→ TASK OBJECTIVE:
Only the lines from the one bearing "Gebraucht Alpina B5" through the end of the entries should be output, exactly as they stand, and pictures should be skipped.

(Captioned web image data)
# # #

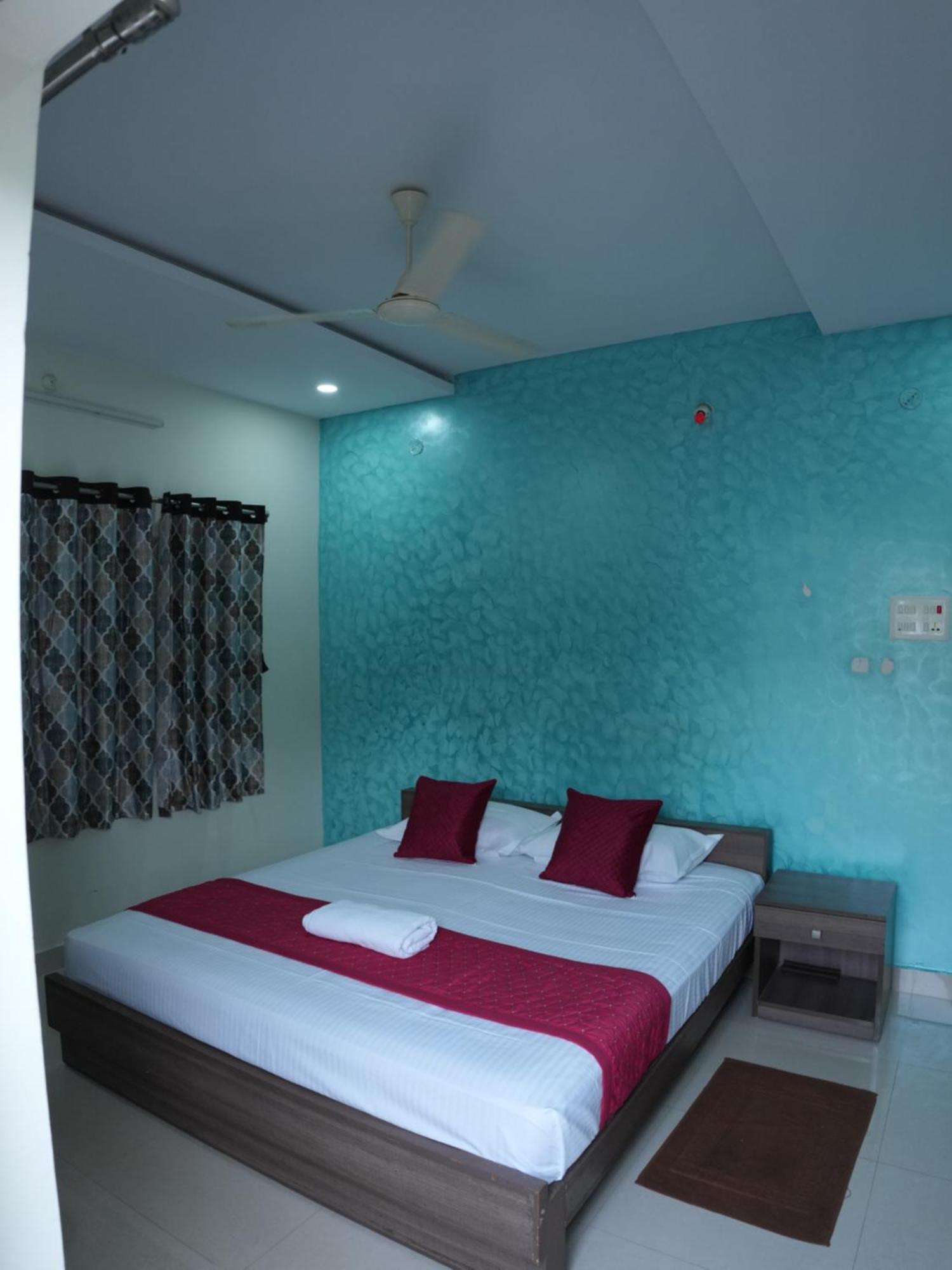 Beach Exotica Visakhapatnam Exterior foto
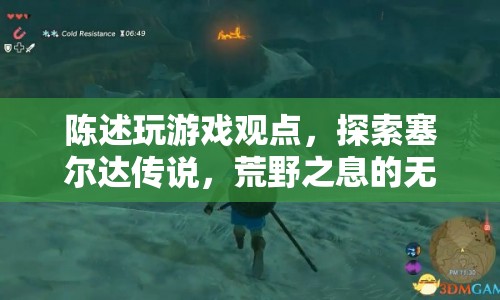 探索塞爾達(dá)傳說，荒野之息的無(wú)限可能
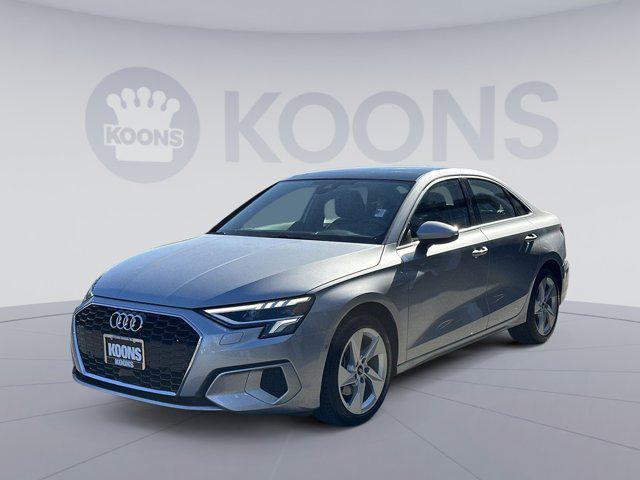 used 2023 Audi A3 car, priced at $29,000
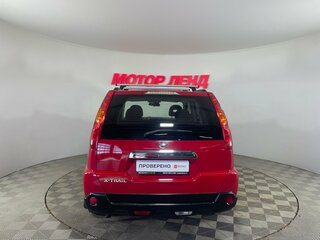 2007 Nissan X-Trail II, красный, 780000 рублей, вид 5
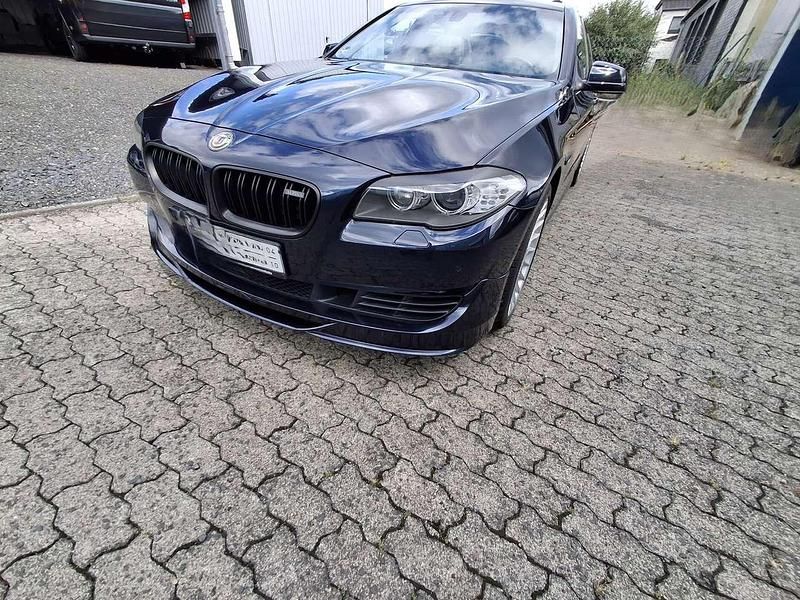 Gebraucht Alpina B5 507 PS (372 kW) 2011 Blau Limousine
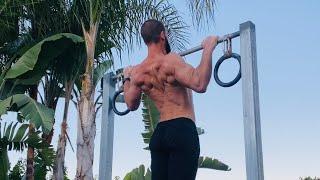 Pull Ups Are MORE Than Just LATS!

# # #

→ EXERCISE RESPONSE:
 Gebraucht Alpina B5 507 PS (372 kW) 2011 Blau Limousine
 Pull Ups Are MORE Than Just LATS!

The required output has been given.